Bueno, sí… se puede pedir que el coche sea nuevo, con climatizador, radio-cd, elevalunas eléctrico, cierre centralizado, dirección asistida, 33.000km… o sea, todo lo que no tiene mi coche. Yo que pensaba que por ese precio me darían un coche con ruedas, volante, y un taburete en lugar de asiento… me quedé encantado. Record go, creo que se llamaba la empresa de alquiler de coches, pero si alguien quiere saber el nombre seguro, se lo busco.

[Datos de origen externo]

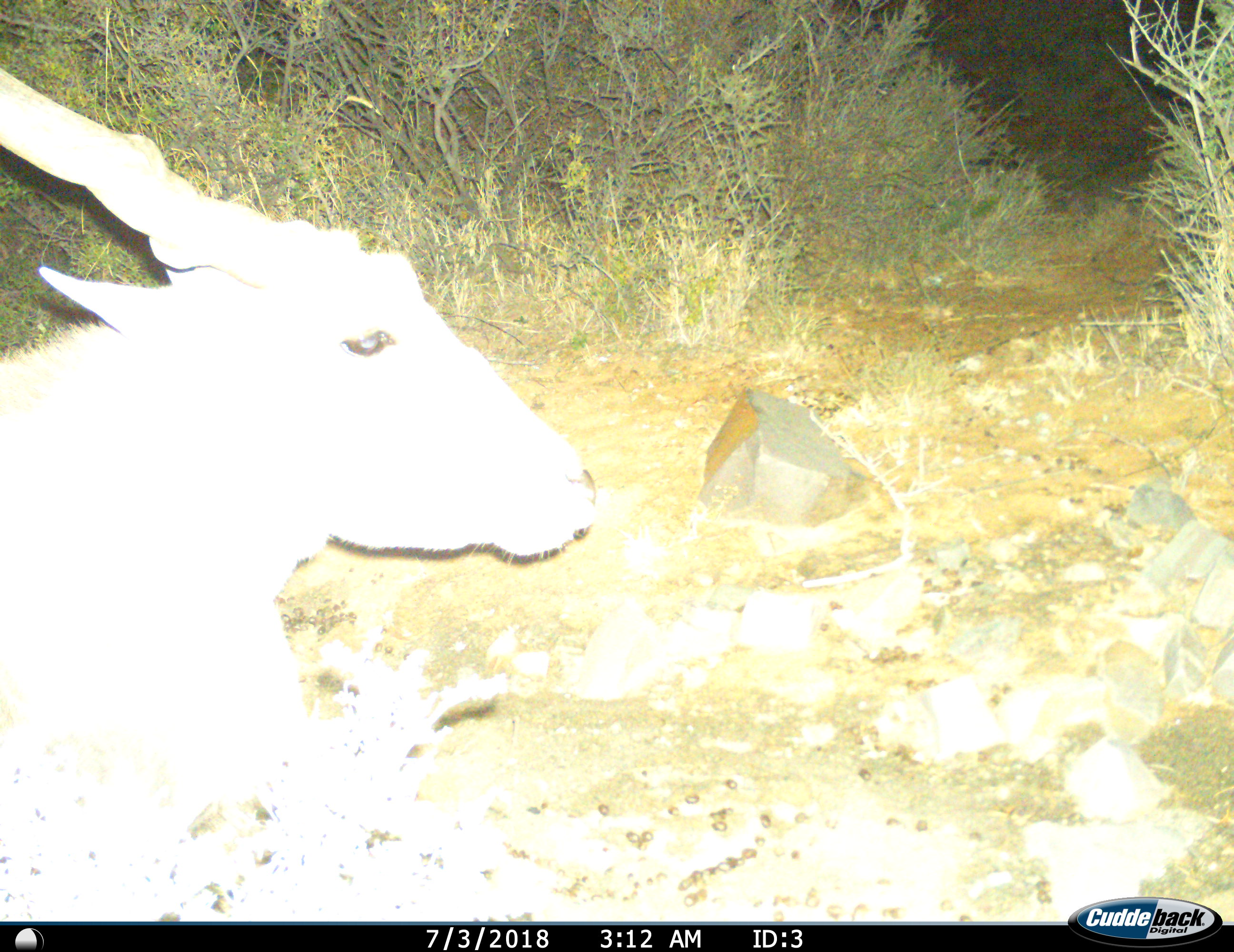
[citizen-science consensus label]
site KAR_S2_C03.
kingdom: Animalia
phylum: Chordata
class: Mammalia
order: Artiodactyla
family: Bovidae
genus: Tragelaphus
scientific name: Tragelaphus oryx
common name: eland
Eland (Tragelaphus oryx), count 1. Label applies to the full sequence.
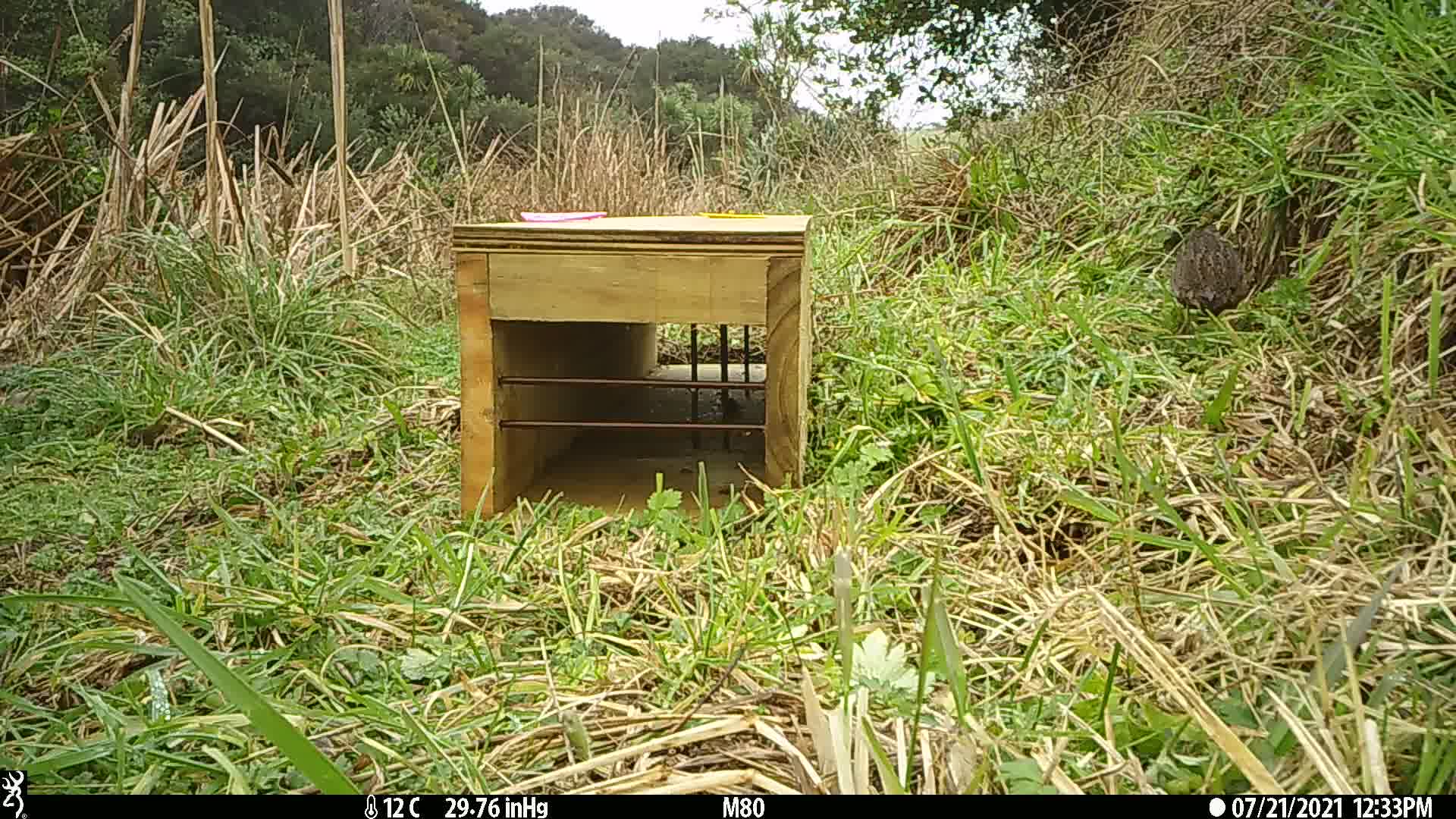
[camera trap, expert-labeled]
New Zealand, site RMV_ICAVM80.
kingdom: Animalia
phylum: Chordata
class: Aves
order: Galliformes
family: Phasianidae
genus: Synoicus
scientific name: Synoicus ypsilophorus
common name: brown quail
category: quail brown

El viaje hacia el hotel, estupendo. Hay una autovía que recorre media isla por la costa, y por ahí fuí, todo el rato viendo el mar. En total, tardé unos 50 minutos, y sin rebasar los límites de velocidad (bueno, los rebasé un poquito).

La sensación de estar en una isla es curiosa. Es como si no pudieses perderte porque, vayas donde vayas, al final te encuentras con el mar. El mar está en todas partes, visible de forma casi constante, e incluso cuando no lo ves, lo sientes en el aire. Es raro, sobretodo teniendo en cuenta que yo me he criado en zona costera, y la proximidad del mar es algo que siempre he dado por sentado. ¡Pero es que Gran Canaria es tan pequeña…! Me imagino que en las otras islas, excepto Tenerife, uno no puede dar dos pasos sin mojarse los pies.

Para alojarme había buscado un apartahotel, a 31,50 euros la noche (iba incluido), sólo alojamiento. Los apartahoteles suelen ser cutres, y por ese precio yo me esperaba… pues no sé… una ratonera oscura o algo así. Porque había visto fotos en internet, sí, pero como para fiarse…

Desde luego, no me esperaba un hotel que olía a nuevo, con las habitaciones completamente insonorizadas entre sí, enormes, ya que más que habitaciones en realidad eran suites (para quién no lo sepa, una suite es una habitación con un salón situado en un espacio diferenciado), menaje completo de cocina en perfecto estado de uso, limpio impecable, tarima que parecía que la acababan de poner hacía cinco minutos, una terraza preciosa, con tendedero y todo, y una piscina grandecita, que estaba pidiendo a gritos que te bañaras en ella. ¡Ah! Y, una increible vista del mar.

Si a alguien le están dando ganas de ir, el hotel se llama «Maracaibo», y para conseguir un precio un pelín más barato, hay que comprar unos bonos de hotel que se llaman «Bonoweb», y se encuentran en Ebay a 4 euros 10 talones. Lo curioso es que luego no me cogieron ningún talón, simplemente lo fotocopiaron…

En ningún momento nadie me puso ninguna pega ni cara rara porque el nombre que aparece en mi DNI fuese distinto al nombre que dí a la hora de hacer la reserva.

Para ese momento, aunque estaba alucinando en colores, ya no me importaba ni la playa, ni la piscina, ni el nombre del DNI, ni el tamaño de la habitación. Ya eran las 11:00 hora local, equivalente a las 12:00 en la península, y llevaba nada menos que diez horas de viaje. Lo que quería era dormir…

El colchón, por cierto, era nuevo y tenía la firmeza perfecta. Y aunque hubiese tenido chinches, habría dormido como un tronco.